▶ Problem details
Can you convert the entries below into a Markdown table with the columns "Row" and "Line", one numbered row per line, starting with the line containing "Which one of" and going on through the line containing "58 centimetres"? Skip blank lines and leave the pictures out.
[begin Supplied records]
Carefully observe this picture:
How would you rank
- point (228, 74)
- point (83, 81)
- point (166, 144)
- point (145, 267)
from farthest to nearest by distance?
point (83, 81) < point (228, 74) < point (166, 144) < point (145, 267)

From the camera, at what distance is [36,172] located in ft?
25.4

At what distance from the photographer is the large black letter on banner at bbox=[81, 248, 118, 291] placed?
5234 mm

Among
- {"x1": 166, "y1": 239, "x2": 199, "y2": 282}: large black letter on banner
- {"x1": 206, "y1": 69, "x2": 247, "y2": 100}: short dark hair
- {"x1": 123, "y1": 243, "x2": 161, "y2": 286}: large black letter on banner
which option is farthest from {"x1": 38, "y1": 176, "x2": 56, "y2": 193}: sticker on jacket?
[end Supplied records]
[begin Supplied records]
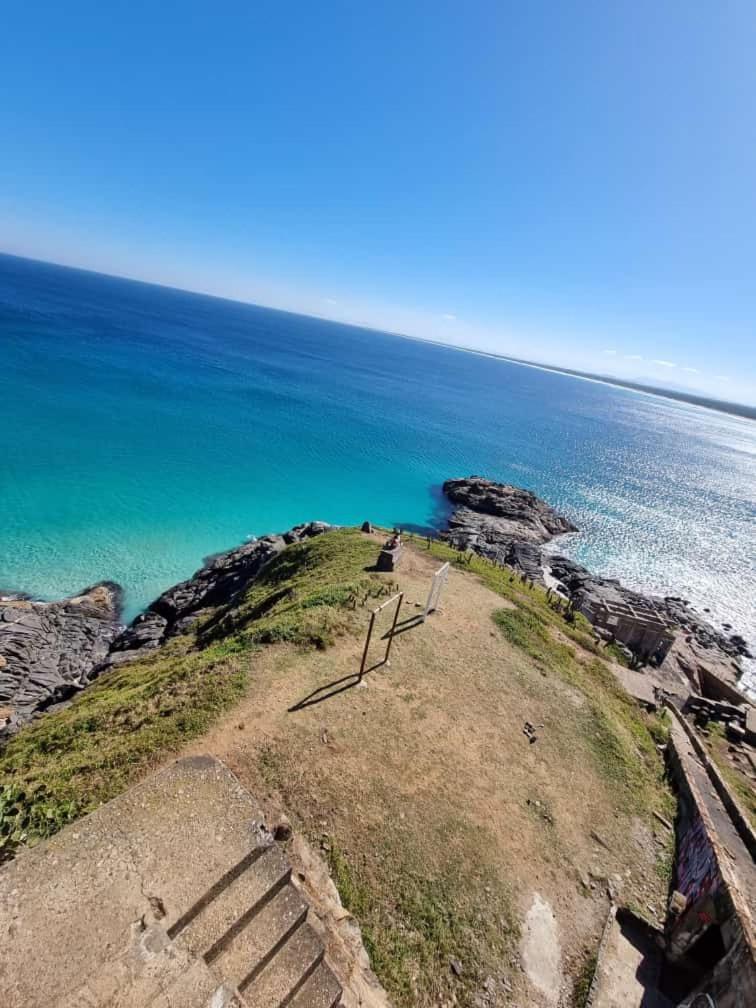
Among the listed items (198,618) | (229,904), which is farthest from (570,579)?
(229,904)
[end Supplied records]
[begin Supplied records]
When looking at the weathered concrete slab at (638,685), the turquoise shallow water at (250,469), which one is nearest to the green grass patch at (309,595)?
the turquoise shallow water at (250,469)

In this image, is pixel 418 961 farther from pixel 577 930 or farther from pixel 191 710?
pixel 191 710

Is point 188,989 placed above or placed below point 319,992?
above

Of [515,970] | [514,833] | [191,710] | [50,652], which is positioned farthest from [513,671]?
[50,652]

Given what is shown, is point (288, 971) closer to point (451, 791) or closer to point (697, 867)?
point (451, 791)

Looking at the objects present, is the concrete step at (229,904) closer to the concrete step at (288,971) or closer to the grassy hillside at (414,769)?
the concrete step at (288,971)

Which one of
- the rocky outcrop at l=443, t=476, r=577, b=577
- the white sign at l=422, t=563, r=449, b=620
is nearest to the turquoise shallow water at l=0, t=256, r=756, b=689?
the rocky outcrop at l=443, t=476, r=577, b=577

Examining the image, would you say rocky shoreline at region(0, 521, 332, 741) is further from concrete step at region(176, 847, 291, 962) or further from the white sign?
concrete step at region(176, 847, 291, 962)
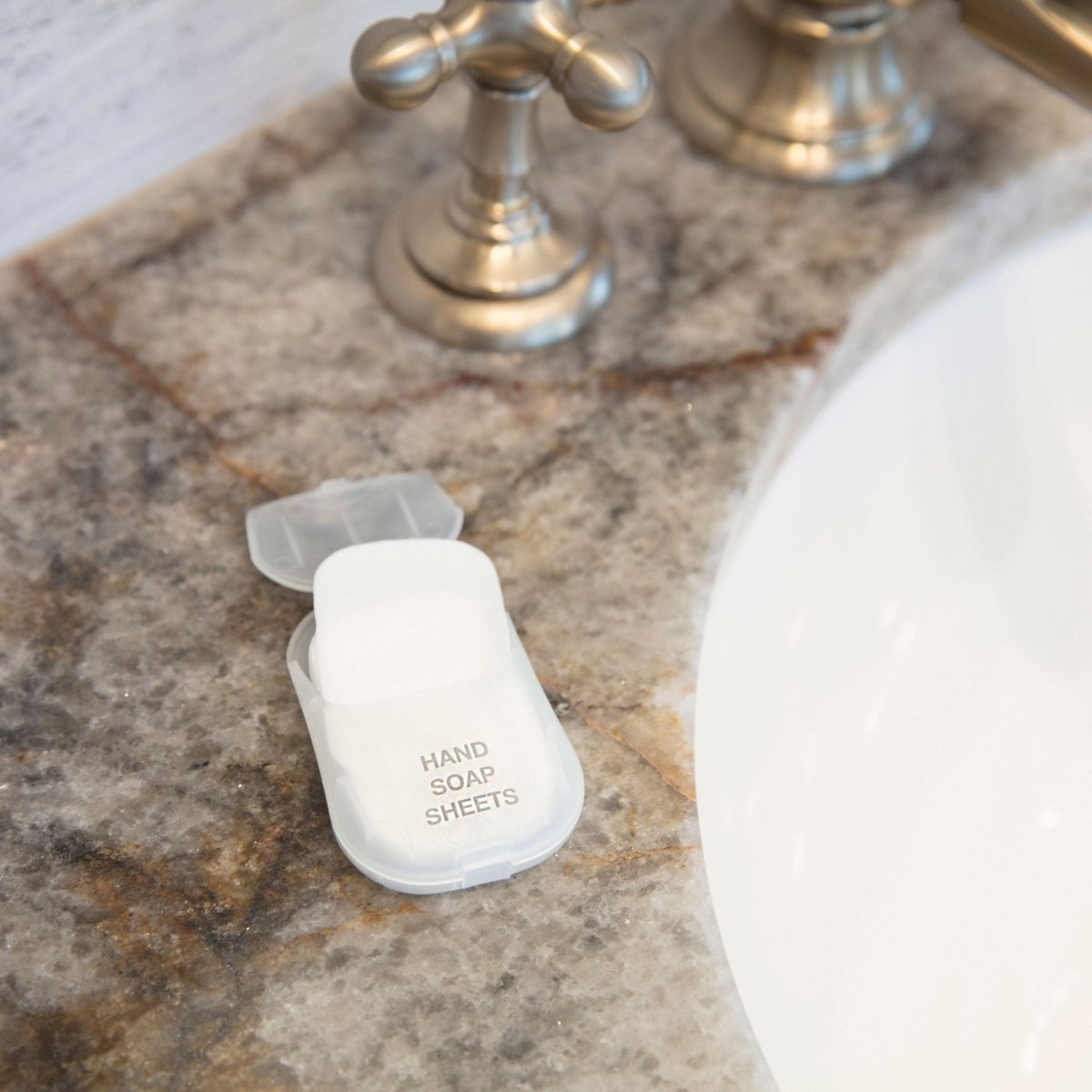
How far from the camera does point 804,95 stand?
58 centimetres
[end Supplied records]
▶ Answer to this exercise
| Row | Line |
|---|---|
| 1 | Which one of |
| 2 | - the rocky outcrop at l=443, t=476, r=577, b=577 |
| 3 | - the white sign at l=422, t=563, r=449, b=620 |
| 4 | is nearest to the turquoise shallow water at l=0, t=256, r=756, b=689? |
| 5 | the rocky outcrop at l=443, t=476, r=577, b=577 |
| 6 | Examining the image, would you say rocky shoreline at region(0, 521, 332, 741) is further from concrete step at region(176, 847, 291, 962) or further from the white sign? |
| 7 | concrete step at region(176, 847, 291, 962) |
| 8 | How far from the camera does point 804,95 stand? |
| 9 | 58 centimetres |